Equally interesting for their development of new ideas are the contributions by Brown (chapter 28: ‘Hellenistic Cosmopolitanism’), who succinctly discusses the Stoic and Epicurean versions of cosmopolitanism and brings out how their idea of a positive commitment to all other human beings is still relevant to us, and the papers in part VI. These papers raise issues that are of general importance for the understanding of ancient philosophy, namely the ancient philosophers’ attitude towards traditional religiosity (chapter 32: ‘Greek Philosophy and Religion’), which Betegh characterizes as ‘a mixture of innovation, criticism, and conservativism’ (625); ancient conceptions of meaning, truth, and reference (chapter 33: ‘Philosophy of Language’); the interplay between ancient medicine and philosophy (chapter 34: ‘Ancient Medicine and its Contribution to the Philosophical Tradition’); and a history of selected topics in Greek mathematics (chapter 35: ‘Greek Mathematics (Arithmetic, Geometry, Proportion Theory) to the Time of Euclid’).

In sum, the Companion draws together a wealth of material, presented in accordance with the most recent scholarly standards for the interpretation of ancient philosophical texts.

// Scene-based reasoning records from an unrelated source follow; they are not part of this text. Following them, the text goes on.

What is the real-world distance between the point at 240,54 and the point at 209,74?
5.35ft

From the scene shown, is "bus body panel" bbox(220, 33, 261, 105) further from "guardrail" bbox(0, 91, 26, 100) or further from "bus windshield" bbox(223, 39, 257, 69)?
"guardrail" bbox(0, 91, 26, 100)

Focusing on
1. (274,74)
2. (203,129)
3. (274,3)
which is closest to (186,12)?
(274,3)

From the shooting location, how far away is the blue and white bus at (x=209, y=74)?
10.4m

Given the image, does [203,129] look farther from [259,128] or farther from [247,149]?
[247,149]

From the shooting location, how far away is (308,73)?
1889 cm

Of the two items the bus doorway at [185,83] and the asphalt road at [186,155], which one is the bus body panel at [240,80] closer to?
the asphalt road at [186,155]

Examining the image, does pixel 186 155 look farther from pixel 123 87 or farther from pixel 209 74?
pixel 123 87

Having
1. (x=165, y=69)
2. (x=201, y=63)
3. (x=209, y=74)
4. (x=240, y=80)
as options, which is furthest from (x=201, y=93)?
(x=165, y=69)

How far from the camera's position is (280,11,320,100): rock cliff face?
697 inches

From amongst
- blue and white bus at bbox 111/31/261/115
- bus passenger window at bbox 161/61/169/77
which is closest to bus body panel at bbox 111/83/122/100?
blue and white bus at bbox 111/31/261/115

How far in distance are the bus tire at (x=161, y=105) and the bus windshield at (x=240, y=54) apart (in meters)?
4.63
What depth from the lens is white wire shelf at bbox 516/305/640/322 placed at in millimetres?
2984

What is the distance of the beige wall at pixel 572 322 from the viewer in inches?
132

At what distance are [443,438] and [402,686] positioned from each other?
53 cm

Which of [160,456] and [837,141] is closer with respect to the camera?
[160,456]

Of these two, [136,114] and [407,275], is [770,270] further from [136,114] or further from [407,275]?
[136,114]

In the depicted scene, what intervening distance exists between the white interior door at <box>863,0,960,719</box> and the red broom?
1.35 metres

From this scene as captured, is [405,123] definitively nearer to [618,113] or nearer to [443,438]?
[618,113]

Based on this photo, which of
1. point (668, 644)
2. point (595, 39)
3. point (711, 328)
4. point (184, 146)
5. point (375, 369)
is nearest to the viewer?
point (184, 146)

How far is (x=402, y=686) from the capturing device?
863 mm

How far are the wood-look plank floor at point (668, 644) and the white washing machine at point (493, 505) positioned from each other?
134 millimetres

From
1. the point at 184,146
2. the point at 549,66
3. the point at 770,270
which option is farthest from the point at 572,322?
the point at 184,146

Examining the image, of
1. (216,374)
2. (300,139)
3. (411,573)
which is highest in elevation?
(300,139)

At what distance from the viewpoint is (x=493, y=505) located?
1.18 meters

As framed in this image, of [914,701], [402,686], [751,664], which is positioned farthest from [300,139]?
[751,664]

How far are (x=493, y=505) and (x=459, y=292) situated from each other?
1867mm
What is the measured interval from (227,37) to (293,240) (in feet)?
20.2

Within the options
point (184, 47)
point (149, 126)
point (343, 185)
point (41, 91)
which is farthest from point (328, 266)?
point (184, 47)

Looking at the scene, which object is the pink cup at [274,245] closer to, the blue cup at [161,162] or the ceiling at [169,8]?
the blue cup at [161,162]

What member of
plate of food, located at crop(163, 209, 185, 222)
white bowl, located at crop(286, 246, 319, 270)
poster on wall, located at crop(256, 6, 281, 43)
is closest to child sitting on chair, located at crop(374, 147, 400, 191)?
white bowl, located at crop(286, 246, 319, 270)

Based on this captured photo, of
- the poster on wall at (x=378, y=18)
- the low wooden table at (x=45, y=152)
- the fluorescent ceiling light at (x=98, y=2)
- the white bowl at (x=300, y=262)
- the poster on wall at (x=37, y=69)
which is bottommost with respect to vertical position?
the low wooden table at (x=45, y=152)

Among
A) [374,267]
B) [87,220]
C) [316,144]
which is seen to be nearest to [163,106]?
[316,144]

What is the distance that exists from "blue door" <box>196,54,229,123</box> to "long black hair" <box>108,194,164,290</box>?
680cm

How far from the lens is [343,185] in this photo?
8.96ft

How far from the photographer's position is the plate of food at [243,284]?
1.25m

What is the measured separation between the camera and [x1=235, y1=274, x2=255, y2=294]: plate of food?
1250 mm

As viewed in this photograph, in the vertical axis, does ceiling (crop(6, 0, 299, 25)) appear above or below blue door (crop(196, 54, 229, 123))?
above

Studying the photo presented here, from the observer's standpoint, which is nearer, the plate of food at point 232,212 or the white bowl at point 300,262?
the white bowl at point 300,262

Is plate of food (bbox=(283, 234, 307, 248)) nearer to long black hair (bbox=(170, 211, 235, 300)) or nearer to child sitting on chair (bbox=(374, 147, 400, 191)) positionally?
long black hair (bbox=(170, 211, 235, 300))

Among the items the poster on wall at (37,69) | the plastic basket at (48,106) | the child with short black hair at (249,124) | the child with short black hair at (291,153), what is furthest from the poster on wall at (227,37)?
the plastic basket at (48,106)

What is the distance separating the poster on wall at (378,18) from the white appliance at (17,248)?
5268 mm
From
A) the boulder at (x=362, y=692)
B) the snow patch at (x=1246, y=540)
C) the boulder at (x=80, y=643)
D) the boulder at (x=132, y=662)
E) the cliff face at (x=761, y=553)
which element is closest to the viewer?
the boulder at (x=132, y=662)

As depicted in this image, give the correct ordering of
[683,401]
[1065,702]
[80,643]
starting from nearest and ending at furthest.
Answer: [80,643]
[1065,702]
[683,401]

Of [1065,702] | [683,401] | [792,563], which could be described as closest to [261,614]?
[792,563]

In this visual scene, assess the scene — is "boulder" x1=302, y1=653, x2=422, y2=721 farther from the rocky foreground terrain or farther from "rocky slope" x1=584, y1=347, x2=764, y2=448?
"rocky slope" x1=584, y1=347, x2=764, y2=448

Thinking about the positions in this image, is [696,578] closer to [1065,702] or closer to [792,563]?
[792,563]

The Companion will be an excellent source-book for students interested in the study of ancient philosophy,4 as well as for scholars who are rethinking their views on well-known problems by considering the new perspectives offered.


1. I noted very few errors; let me mention two that concern references: p. 277 ‘Phys. II.3, 198a24-27’ must be ‘Phys. II.7, 198a24-27’; p. 306n.19 ‘in the Balme (1990)’ must be ‘in Balme (1992)’.

2. David Sedley (editor), The Cambridge Companion to Greek and Roman Philosophy. New York: Cambridge University Press, 2003.

3. Pages 341-346. Caston provides by far the largest bibliography in the companion.

4. A (cheaper) paperback version would be most welcome.